REQUEST A: Please reproduce the full article on American consumer spending, word for word.

>> start SOURCE TEXT

By Mintel, Special for USDR
The improving economy has left Americans with a little extra money in their pockets, encouraging many consumers to increase spending across categories, with a particular penchant to splurge on entertainment activities, according to Mintel’s latest research. This comes to the detriment of the clothing, footwear and accessories market as consumers are encouraged by the trend of spending on experiences over material goods. Consumers are holding on to a budget–conscious mindset, persisting after the recession and reinforced by retailer and manufacturer promotional activity, as seen in the household care and apparel markets, keeping sales growth in check.
The vacations/tourism (+3.9%) and leisure/entertainment (+2.8%) markets have grown steadily 2014-15, reaching estimated$233 billion and $365.5 billion respectively in 2015. Consumers report spending more in these categories in recent years*, with a 10 percentage point increase in the share of consumers spending more on vacations and a 12 percentage point increase in the share of those spending more on leisure and entertainment, driven by an increase in consumers’ discretionary income, a growing confidence in their financial situation and a desire to spend on experiential categories over tangible goods. One result of the increased focus on experiential spending could be slowed growth in the clothing, footwear and accessories market as the category has seen decelerating growth since 2011 reaching $431.9 billion in 2015.

>> end SOURCE TEXT
>> start SUPPLIED RECORDS

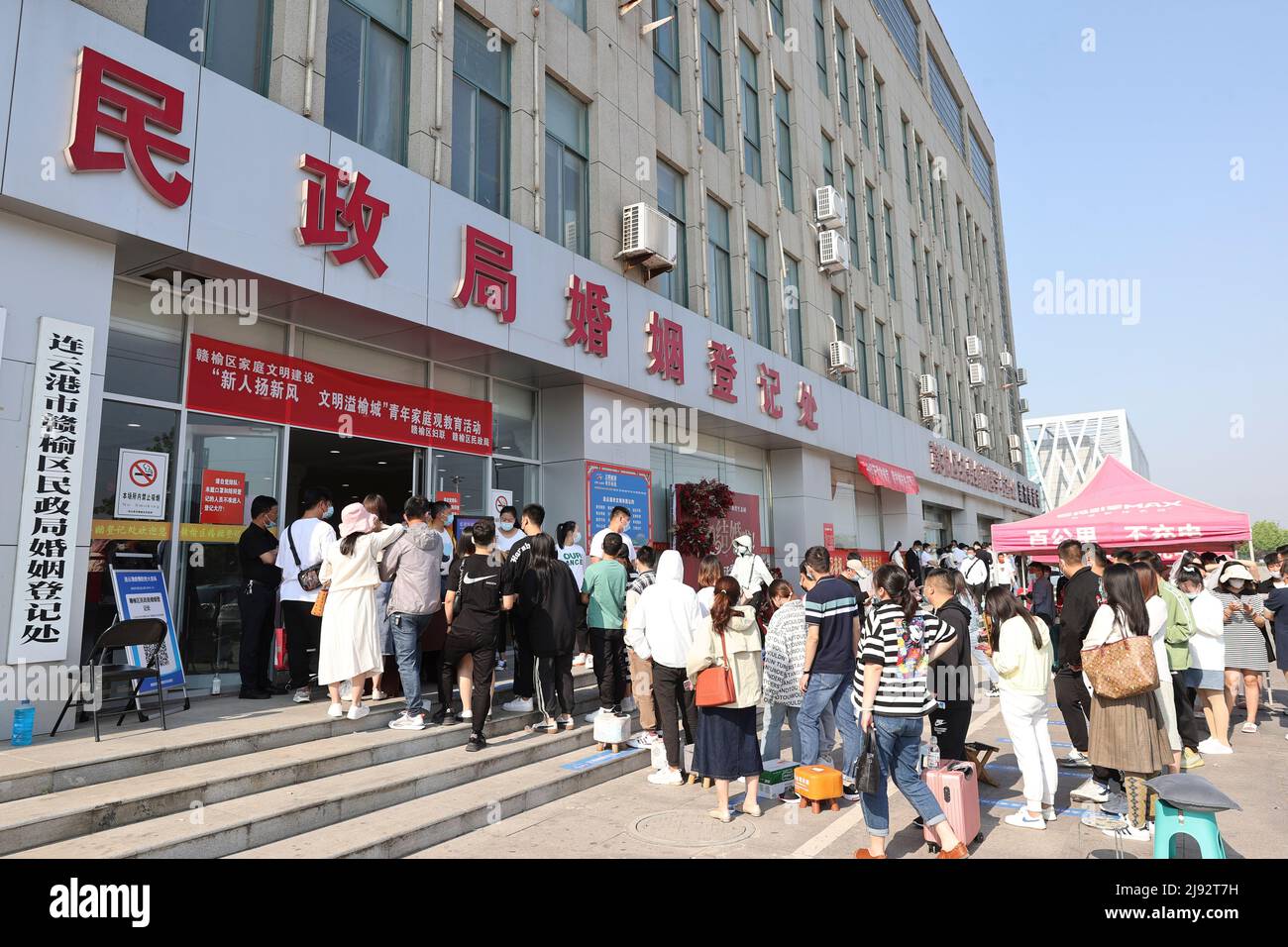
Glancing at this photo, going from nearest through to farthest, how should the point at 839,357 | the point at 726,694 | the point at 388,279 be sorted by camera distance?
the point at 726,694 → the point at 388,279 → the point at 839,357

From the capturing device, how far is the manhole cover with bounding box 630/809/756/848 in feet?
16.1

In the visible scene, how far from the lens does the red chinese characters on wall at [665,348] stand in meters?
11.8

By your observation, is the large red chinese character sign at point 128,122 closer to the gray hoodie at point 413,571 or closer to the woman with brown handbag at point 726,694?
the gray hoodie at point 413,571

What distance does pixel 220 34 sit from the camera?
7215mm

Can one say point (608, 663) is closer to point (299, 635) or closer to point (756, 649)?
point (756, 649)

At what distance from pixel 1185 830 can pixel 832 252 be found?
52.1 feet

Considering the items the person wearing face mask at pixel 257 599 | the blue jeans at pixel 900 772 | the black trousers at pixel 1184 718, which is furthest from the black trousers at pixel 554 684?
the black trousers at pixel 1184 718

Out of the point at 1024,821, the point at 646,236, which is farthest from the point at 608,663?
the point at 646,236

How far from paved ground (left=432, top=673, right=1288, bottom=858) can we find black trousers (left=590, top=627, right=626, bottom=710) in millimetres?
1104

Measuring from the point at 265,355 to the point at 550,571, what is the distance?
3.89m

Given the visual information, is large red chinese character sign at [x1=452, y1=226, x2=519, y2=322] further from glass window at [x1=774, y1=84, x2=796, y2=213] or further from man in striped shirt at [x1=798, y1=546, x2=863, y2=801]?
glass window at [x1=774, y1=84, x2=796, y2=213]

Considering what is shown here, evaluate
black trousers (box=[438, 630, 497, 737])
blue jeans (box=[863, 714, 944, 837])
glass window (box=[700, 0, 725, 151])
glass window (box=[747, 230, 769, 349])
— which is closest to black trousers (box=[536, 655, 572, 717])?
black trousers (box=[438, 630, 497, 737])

>> end SUPPLIED RECORDS
>> start SUPPLIED RECORDS

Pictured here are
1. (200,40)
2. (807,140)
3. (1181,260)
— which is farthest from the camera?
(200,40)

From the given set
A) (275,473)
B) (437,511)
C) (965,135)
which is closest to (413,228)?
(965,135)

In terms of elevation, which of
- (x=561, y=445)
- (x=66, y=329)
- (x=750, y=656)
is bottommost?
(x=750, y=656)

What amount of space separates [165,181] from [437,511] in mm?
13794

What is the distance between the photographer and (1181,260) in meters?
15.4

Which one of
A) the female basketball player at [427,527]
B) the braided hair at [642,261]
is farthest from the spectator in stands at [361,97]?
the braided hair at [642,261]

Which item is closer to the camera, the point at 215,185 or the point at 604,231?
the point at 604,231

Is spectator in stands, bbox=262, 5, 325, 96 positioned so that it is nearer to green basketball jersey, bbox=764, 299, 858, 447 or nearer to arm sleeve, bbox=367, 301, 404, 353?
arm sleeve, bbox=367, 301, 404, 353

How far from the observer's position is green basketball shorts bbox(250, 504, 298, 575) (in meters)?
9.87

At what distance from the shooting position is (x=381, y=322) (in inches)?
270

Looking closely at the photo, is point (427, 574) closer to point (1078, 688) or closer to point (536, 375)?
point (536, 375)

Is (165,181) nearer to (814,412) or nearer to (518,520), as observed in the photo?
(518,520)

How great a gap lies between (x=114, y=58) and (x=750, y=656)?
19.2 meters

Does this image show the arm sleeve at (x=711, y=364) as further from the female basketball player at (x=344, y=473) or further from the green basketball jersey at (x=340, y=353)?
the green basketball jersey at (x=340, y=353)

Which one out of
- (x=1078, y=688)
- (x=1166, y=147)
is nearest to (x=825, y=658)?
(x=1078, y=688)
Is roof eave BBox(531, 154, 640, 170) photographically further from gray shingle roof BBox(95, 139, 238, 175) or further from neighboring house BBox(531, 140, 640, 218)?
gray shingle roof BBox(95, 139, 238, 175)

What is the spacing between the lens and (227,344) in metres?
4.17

>> end SUPPLIED RECORDS
>> start SUPPLIED RECORDS

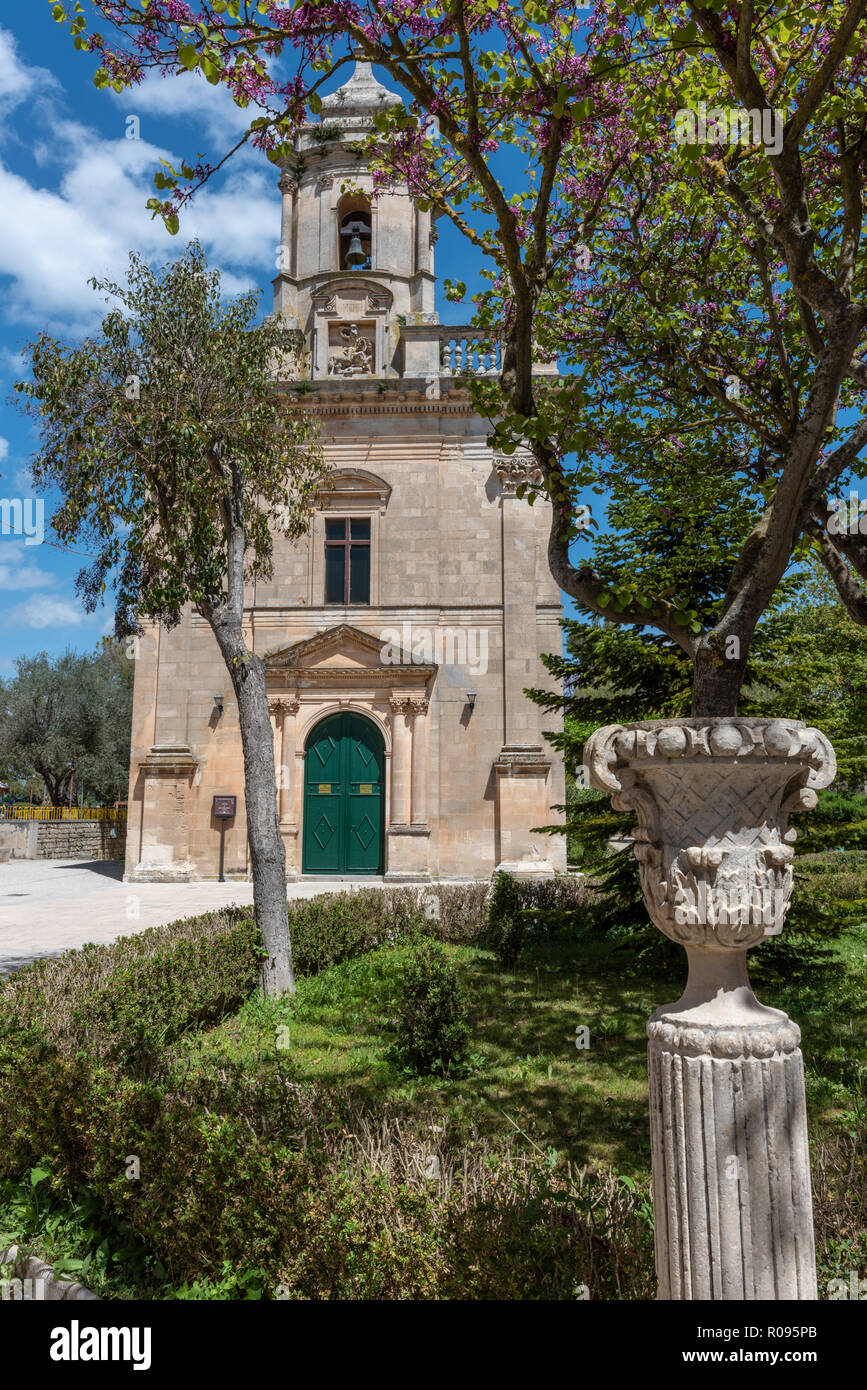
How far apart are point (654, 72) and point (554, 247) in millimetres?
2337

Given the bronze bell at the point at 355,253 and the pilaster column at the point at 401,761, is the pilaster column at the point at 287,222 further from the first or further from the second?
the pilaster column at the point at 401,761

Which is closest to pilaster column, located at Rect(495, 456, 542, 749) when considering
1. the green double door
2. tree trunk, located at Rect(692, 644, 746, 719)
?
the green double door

>> end SUPPLIED RECORDS

REQUEST B: Return every line from the entries that contains the word "nearest".

TASK RESULT A:
By Mintel, Special for USDR
The improving economy has left Americans with a little extra money in their pockets, encouraging many consumers to increase spending across categories, with a particular penchant to splurge on entertainment activities, according to Mintel’s latest research. This comes to the detriment of the clothing, footwear and accessories market as consumers are encouraged by the trend of spending on experiences over material goods. Consumers are holding on to a budget–conscious mindset, persisting after the recession and reinforced by retailer and manufacturer promotional activity, as seen in the household care and apparel markets, keeping sales growth in check.
The vacations/tourism (+3.9%) and leisure/entertainment (+2.8%) markets have grown steadily 2014-15, reaching estimated$233 billion and $365.5 billion respectively in 2015. Consumers report spending more in these categories in recent years*, with a 10 percentage point increase in the share of consumers spending more on vacations and a 12 percentage point increase in the share of those spending more on leisure and entertainment, driven by an increase in consumers’ discretionary income, a growing confidence in their financial situation and a desire to spend on experiential categories over tangible goods. One result of the increased focus on experiential spending could be slowed growth in the clothing, footwear and accessories market as the category has seen decelerating growth since 2011 reaching $431.9 billion in 2015.

TASK RESULT B:
Glancing at this photo, going from nearest through to farthest, how should the point at 839,357 | the point at 726,694 | the point at 388,279 be sorted by camera distance?
is nearest to (x=825, y=658)?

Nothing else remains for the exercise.